Justin Morneau 5 (22), Josh Hamilton 3 (35)
I was glad to see Morneau willing to jump back on the horse and try the HR derby again. I know he was concerned that it had fouled up his stroke last summer, but this year, with his power numbers down, it may just be the shot in the arm he needs to start knocking them out at his 1st-half '07 rate. And it was good to see that he acquitted himself well, out-hitting every other competitor (with one notable exception) and earning a trip to the final.
Obviously, the preposterous power display put on by Josh Hamilton was unforgettable. I hope the Twins' pitchers will find a way to keep him in the yard this weekend (Livan is only a little younger than Hamilton's BP pitcher). But I have to give Morneau a ton of credit for putting that out of his mind when it was his turn to hit first, putting up 5 dingers in what would prove to be his low round (still better than his lone round last year). Not surprisingly, Hamilton had shot his wad in the first round, and couldn't match Morneau.

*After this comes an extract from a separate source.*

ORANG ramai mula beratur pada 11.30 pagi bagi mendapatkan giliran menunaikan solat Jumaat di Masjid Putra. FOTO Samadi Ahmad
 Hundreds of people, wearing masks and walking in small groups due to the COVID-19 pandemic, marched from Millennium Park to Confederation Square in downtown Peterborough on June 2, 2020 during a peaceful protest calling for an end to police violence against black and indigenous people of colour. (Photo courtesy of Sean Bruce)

I was a bit chagrined to read some of the commentary afterwards, dismissing Morneau entirely, as though his 22 HR performance was an embarrassment. I wonder if a star from Boston or NY would have been written off so quickly. Anyway, Morneau accepted his victory with grace, and was a credit to the Twins on Monday night.
AL 4, NL 3 (15 innings)
Joe Mauer, Joe Nathan, and Morneau were a credit to the Twins on Tuesday night as well. Morneau, though not a starter, wound up with 5 PAs to Mauer's 2, and went 2-4, 2B, BB, 2 R, including the game-winner in the 15th. He was likely the runner-up to JD Drew for MVP of the game.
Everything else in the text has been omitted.